On Tue, Sep 03, 2002 at 11:21:12AM +0300, Andrey Hristov wrote:
> So the docs are right?
> 
> Note that keys are preserved. array_unique() sorts the values treated as
> string at first, then will keep the first key encountered for every value,
> and ignore all following keys. It does not mean that the key of the first
> related value from the unsorted array will be kept.

They are right for current releases, but what is not said is that it's
not obvious what the order will be after sorting, so it's not really
useful to know that the first key for every value is kept. I would say
that the order now is undefined. I think it will be better with the new
code when there is a defined and concistent ordering, and I would say
it's backwards compatible since previously it wasn't defined.

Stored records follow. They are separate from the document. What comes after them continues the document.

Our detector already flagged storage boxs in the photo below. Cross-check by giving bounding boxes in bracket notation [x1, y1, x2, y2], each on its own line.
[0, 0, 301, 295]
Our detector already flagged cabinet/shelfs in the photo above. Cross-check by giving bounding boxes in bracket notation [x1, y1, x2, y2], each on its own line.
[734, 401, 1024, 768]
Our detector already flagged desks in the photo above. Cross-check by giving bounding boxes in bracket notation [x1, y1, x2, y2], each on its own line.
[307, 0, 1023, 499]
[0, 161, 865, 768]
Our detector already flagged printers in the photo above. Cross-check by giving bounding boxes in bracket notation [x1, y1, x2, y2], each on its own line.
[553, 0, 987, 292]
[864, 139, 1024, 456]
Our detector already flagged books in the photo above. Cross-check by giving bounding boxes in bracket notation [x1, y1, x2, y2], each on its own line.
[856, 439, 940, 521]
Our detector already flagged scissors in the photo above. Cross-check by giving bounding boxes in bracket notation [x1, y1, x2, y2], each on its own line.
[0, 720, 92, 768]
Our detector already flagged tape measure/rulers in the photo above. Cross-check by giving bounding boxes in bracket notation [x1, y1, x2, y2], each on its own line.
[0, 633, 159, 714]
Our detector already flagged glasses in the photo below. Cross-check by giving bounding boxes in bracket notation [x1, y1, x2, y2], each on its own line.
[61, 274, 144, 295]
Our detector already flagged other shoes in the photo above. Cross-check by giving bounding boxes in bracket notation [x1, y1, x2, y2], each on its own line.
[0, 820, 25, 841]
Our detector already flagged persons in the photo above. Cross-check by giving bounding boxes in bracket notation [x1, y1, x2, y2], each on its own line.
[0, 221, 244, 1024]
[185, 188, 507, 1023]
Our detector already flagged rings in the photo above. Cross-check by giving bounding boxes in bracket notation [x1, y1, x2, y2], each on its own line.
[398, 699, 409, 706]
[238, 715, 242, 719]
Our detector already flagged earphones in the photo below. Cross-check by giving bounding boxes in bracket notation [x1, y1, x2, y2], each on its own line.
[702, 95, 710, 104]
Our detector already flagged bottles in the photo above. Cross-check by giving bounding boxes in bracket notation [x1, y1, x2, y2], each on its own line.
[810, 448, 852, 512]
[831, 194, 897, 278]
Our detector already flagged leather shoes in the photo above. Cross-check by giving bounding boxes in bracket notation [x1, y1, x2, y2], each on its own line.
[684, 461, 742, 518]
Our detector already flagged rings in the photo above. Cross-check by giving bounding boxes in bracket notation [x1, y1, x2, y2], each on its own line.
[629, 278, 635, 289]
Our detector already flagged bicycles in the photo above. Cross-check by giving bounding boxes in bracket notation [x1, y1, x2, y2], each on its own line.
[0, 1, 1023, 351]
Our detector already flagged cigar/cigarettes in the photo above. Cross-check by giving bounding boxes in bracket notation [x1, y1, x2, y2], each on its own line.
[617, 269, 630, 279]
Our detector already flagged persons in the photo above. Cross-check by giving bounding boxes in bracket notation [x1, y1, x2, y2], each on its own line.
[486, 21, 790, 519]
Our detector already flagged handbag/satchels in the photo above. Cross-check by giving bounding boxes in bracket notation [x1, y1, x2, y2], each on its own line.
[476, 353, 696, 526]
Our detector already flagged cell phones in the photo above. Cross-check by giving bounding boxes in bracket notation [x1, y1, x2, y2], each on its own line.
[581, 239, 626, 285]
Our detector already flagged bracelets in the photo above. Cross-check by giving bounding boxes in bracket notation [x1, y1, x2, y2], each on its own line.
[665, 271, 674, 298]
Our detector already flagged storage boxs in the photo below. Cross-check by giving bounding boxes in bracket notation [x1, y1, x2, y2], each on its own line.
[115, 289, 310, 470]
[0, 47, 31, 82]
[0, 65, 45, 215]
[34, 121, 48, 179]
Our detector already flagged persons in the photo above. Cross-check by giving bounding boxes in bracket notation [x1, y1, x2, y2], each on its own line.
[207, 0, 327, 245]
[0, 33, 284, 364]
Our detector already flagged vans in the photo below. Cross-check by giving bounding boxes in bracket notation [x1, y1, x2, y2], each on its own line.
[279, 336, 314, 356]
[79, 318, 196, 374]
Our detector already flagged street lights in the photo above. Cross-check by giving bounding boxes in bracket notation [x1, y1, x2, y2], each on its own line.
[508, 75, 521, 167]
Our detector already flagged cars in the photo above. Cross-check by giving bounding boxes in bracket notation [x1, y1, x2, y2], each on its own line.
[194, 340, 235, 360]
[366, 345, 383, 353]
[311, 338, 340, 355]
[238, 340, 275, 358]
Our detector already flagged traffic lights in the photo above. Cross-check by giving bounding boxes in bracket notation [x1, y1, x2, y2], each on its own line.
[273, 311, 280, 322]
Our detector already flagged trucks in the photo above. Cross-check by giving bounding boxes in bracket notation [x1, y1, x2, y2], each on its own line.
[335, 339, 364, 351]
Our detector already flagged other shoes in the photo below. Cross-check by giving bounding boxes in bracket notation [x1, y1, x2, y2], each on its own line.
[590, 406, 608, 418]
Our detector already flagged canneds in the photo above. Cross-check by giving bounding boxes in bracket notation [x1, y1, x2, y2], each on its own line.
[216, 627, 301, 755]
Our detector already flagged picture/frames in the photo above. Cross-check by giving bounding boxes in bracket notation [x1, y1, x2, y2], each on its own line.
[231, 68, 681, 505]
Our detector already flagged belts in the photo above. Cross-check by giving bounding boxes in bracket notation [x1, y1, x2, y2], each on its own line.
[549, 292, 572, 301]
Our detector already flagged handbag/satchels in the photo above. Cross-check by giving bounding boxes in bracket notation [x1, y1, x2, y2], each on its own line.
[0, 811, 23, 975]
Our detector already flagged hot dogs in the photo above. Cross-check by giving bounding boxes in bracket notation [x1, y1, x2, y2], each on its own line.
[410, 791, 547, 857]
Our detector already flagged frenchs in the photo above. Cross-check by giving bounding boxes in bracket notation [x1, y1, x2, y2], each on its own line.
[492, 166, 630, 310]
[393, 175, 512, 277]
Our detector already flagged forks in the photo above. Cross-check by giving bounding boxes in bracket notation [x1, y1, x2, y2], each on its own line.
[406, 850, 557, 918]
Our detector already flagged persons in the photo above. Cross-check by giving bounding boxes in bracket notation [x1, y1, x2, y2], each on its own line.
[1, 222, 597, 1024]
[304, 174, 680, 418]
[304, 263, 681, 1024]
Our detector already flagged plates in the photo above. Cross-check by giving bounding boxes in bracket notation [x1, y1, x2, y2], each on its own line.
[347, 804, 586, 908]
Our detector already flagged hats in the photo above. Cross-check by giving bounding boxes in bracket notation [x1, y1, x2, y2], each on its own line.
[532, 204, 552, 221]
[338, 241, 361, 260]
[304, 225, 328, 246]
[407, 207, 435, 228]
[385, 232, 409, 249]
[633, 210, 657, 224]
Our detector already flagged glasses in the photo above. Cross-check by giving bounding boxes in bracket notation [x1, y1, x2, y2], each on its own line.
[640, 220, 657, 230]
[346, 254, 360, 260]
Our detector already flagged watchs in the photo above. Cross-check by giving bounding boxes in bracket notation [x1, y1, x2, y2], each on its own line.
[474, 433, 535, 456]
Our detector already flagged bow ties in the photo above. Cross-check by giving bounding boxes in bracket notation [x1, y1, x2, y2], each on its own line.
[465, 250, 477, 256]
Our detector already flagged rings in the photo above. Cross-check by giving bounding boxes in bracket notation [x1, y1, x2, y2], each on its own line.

As Melvyn just said in another post, mergesort would be nice since it's
stable, so I would like to see zend_mergesort() perhaps. It can be better
than qsort on small datasets, and some qsort() implementations use it
when the partition size is small enough. Some platforms have mergesort()
or msort().

In one way it might make sense to use the systems native sorting functions
when available, they are probably faster. OTOH it might lead to different
sorting on different platforms which is why I say that which key for a
value array_unique() keeps is undefined (except for new implementation).
I would expect mergesort functions to always be stable though, so it might
be safe to use native implementations.